**Task description**
Your task is to transcribe all of the data below exactly, omitting the images.

**Dataset excerpt**
--------

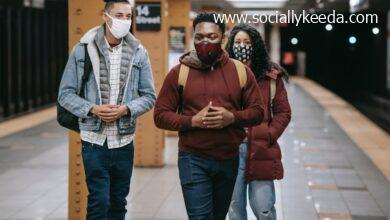 3 Covid Precautions You Should Be Taking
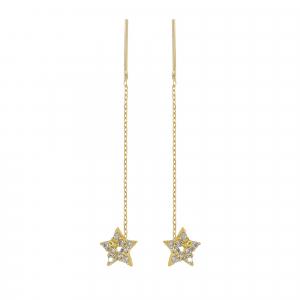 Cercei aur 14K stars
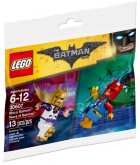 LEGO 30607 Disco Batman - Tears of Batman (Polybag)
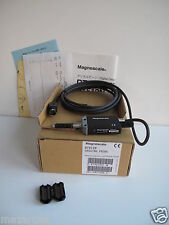 MAGNESCALE DT512P DIGITAL GAUGING PROBE, NEW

--------

**Expected answer**
 3 Covid Precautions You Should Be Taking
 Cercei aur 14K stars
 LEGO 30607 Disco Batman - Tears of Batman (Polybag)
 MAGNESCALE DT512P DIGITAL GAUGING PROBE, NEW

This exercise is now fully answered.